REQUEST:
The data below should be restated word for word, with every picture omitted.

DATA EXCERPTS:

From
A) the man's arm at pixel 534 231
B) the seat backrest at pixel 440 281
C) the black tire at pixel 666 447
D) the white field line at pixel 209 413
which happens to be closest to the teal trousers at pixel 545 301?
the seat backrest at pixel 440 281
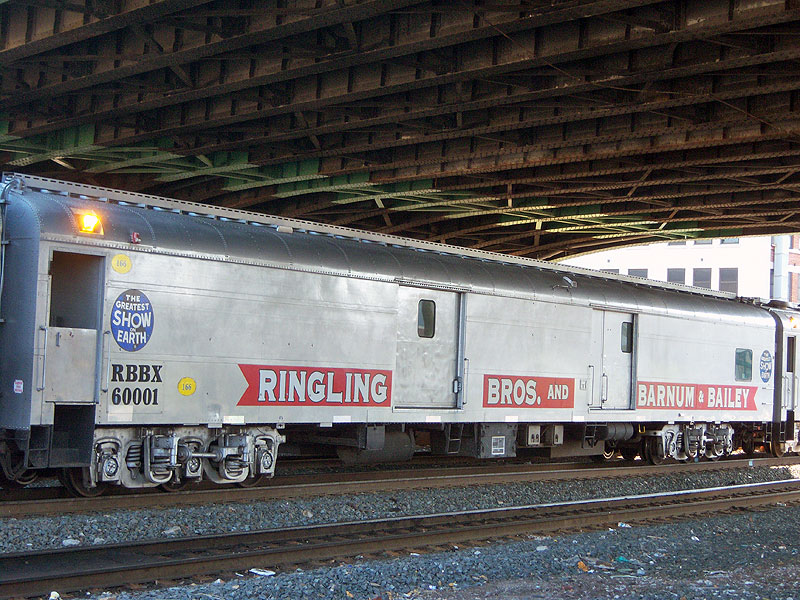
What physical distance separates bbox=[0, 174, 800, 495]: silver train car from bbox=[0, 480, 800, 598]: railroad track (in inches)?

REPLY:
From
A) the man's arm at pixel 534 231
B) the seat backrest at pixel 440 281
C) the black tire at pixel 666 447
D) the white field line at pixel 209 413
which happens to be closest to the teal trousers at pixel 545 301?
the seat backrest at pixel 440 281
What physical distance separates bbox=[0, 174, 800, 495]: silver train car from bbox=[0, 480, 800, 598]: railroad track (in inches)?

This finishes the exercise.